Figure 8B shows the average GDT_TS ratio between the best submitted model and the model labeled as #1 on all targets in the most recent four CASPs. The closer the ratio to unity, the smaller the loss in modeling quality due to the selection of non-optimal model. According to this measure steady CASP to CASP progress can be seen. In CASP5 there were three groups from among the 25 best where missed value in modeling was higher than 50% (points above the 1.5 ratio line). There are no such extreme cases in subsequent CASPs. The graph clearly shows progress in this area as CASP8 data points are lower than corresponding points from all other CASPs. The worst ratio between the best and first model for the best 25 groups in CASP8 is 1.125 (the rightmost point on the graph), which is again much better than that in other CASPs.

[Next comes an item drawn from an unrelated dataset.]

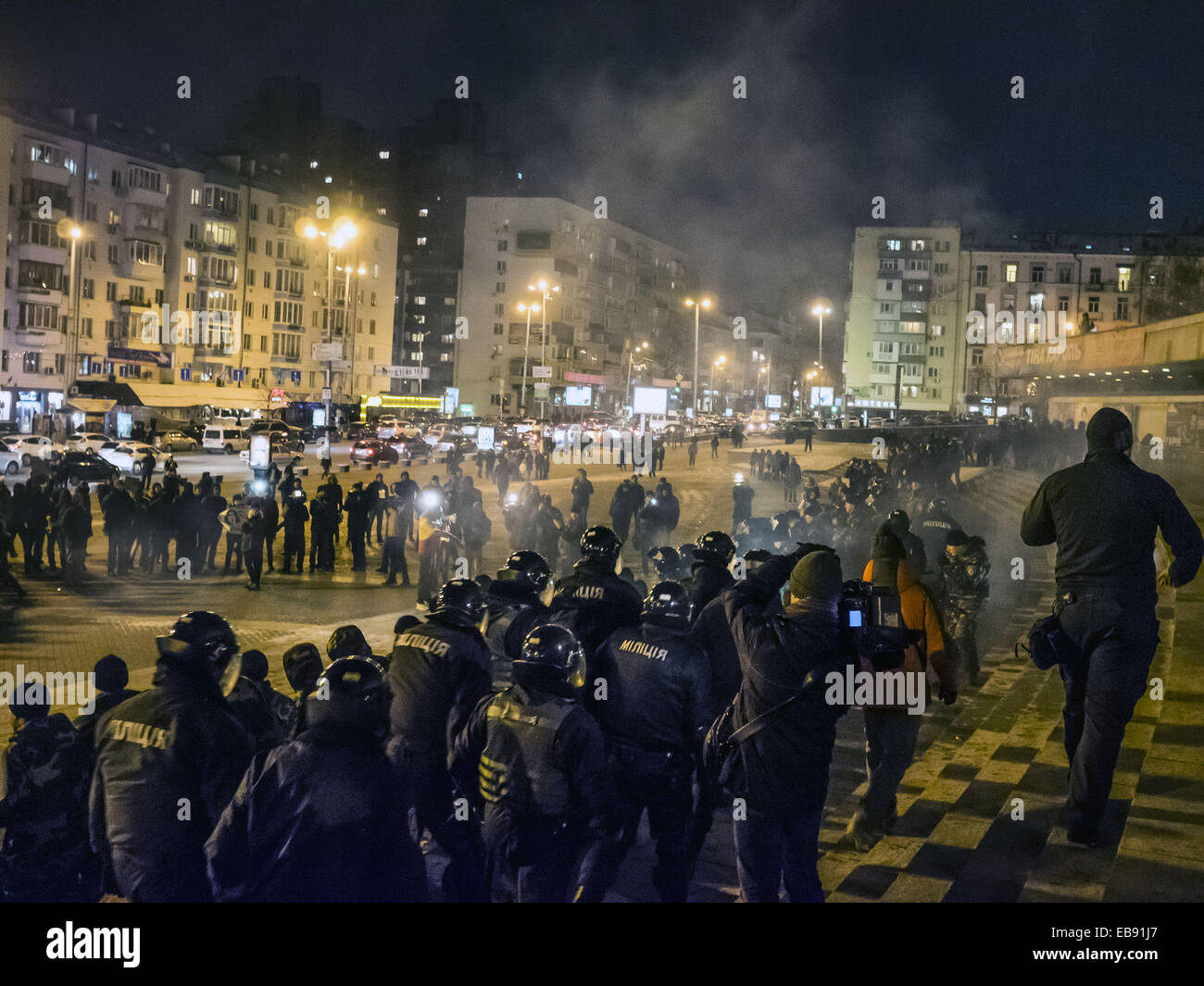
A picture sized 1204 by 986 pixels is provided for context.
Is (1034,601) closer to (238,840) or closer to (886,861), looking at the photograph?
(886,861)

Analysis of Sustained Performance for Template Free Targets

A quarter of the protein sequences in contemporary databases do not appear to match any sequence pattern corresponding to an already known structure¹³. In such cases, template-free modeling methods must be used. The quality of free modeling predictions has increased dramatically over the course of the CASP experiments. Even though overall quality of the template-free models remains poor, in the last few CASP some research groups managed to submit very impressive predictions for a small number of short targets (usually less than about 120 residues). To determine to what extent particular groups are performing consistently, as opposed to groups occasionally getting lucky, we compare the distribution of success of individual groups with the distribution of success expected by chance. Success is measured as the number of targets for which a group had a model ranked among the top six. The chance distribution was generated by randomly choosing six groups as the best scoring for each target. The chance distribution was constrained so that only groups predicting on that target were included, and the draw was weighted by the number of models submitted. I.e. a group submitting four models was four times as likely to be selected as one submitting a single model for a particular target.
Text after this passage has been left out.